Wij Willem-Alexander, bij de gratie Gods, Koning der Nederlanden, Prins van Oranje-Nassau,
enz. enz. enz.
Op de voordracht van de Staatssecretaris van Infrastructuur en Waterstaat van 16 oktober
2018, nr. IENW/BSK-2018/48696, Hoofddirectie Bestuurlijke en Juridische Zaken;
Gelet op artikel III van de Wet van 9 juli 2014 tot wijziging van de Wet milieubeheer
en van de wet van 28 maart 2013 tot wijziging van de Crisis- en herstelwet en diverse
andere wetten in verband met het permanent maken van de Crisis- en herstelwet en het
aanbrengen van enkele verbeteringen op het terrein van het omgevingsrecht (Stb. 2013, 144) in verband met het doorvoeren van enkele noodzakelijke reparaties en andere kleine
wijzigingen (Stb. 2014, 302);
Hebben goedgevonden en verstaan:
Wassenaar, 18 oktober 2018
Willem-Alexander
De Staatssecretaris van Infrastructuur en Waterstaat,
S. van Veldhoven-van der Meer
Uitgegeven de vijftiende november 2018
De Minister van Justitie en Veiligheid,
F.B.J. Grapperhaus
NOTA VAN TOELICHTING
Met dit besluit wordt voorzien in de inwerkingtreding met ingang van 1 januari 2019
van artikel I, onderdeel E, onder 1, van de Wet van 9 juli 2014 tot wijziging van
de Wet milieubeheer en van de wet van 28 maart 2013 tot wijziging van de Crisis- en
herstelwet en diverse andere wetten in verband met het permanent maken van de Crisis-
en herstelwet en het aanbrengen van enkele verbeteringen op het terrein van het omgevingsrecht
(Stb. 2013, 144) in verband met het doorvoeren van enkele noodzakelijke reparaties en andere kleine
wijzigingen (Stb. 2014, 302) (hierna: de wet).

_Opdracht 1_
Met ingang van welke datum laat het besluit artikel I, onderdeel E, onder 1, van de wet in werking treden?

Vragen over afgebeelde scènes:
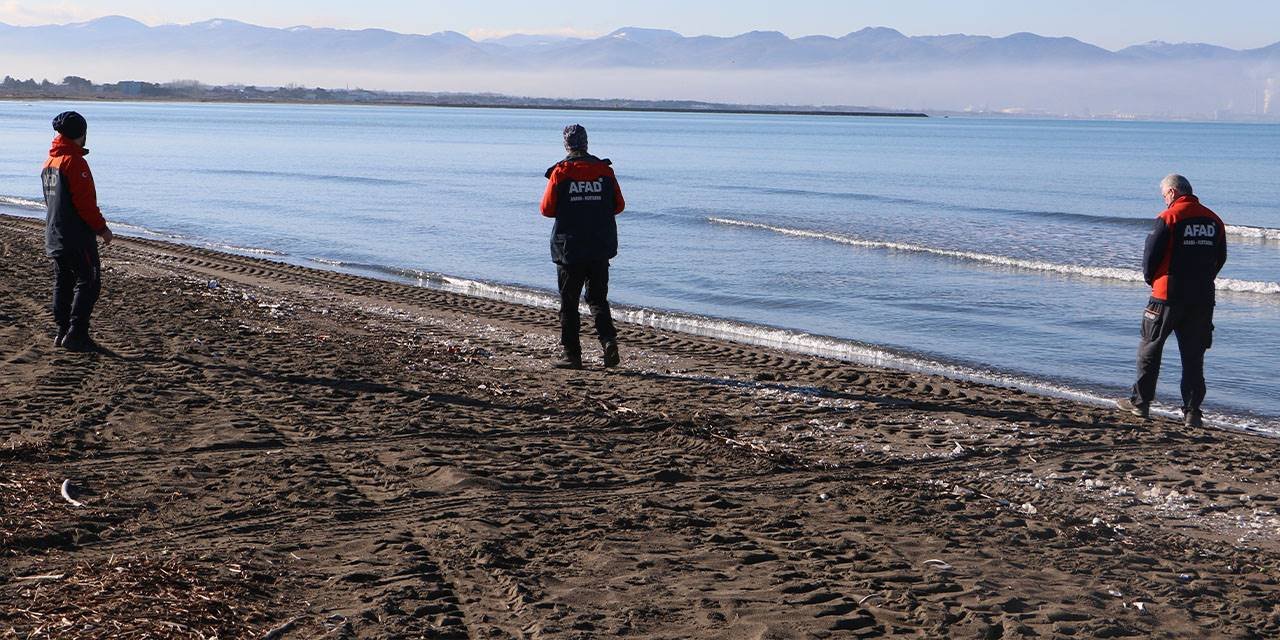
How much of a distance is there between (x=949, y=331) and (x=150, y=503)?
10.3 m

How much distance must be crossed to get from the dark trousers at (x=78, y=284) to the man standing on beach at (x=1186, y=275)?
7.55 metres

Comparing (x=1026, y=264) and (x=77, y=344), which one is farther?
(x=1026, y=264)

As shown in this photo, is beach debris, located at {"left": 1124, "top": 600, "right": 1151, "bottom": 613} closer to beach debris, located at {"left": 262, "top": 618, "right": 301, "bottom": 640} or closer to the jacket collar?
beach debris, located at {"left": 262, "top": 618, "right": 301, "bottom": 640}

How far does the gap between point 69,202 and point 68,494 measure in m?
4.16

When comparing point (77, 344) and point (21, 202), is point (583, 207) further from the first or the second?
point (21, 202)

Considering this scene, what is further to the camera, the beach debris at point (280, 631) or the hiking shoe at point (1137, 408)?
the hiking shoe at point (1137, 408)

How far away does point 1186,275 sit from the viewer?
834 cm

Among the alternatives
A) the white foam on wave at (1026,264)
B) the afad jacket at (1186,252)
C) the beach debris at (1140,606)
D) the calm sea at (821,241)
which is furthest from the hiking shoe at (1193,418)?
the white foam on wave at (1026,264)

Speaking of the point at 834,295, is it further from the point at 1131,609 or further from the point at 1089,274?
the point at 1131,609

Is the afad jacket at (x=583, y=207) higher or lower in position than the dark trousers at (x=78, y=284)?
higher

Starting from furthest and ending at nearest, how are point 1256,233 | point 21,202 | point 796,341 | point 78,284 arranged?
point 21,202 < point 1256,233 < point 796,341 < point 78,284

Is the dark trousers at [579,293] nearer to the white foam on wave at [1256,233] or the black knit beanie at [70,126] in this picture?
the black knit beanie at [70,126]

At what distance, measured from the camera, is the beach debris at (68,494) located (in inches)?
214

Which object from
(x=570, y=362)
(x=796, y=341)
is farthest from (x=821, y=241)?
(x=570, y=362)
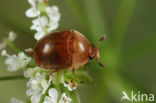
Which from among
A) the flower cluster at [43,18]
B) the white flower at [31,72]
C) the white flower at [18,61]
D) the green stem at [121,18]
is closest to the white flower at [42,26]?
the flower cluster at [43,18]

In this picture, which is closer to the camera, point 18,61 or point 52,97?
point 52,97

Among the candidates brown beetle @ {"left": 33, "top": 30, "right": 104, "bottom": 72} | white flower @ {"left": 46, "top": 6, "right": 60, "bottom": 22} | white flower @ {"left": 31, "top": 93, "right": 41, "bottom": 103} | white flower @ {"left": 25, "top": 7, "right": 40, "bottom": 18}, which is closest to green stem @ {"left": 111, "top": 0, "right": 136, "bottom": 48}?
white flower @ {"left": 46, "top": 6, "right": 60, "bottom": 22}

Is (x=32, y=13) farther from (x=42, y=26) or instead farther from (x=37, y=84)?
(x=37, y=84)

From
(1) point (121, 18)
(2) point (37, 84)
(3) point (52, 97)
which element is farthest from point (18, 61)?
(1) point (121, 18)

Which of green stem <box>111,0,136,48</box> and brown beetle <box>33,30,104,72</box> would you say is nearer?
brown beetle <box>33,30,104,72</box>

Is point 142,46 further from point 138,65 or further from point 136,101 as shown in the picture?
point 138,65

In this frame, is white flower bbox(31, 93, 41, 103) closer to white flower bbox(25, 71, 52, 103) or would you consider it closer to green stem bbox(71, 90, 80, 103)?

_Opdracht 2_
Tel in de records de regels waarin het woord "higher" staat en geef alleen dat aantal. Let op hoofdletters en kleine letters.

_Oplossing 1_
Met ingang van 1 januari 2019.

_Oplossing 2_
2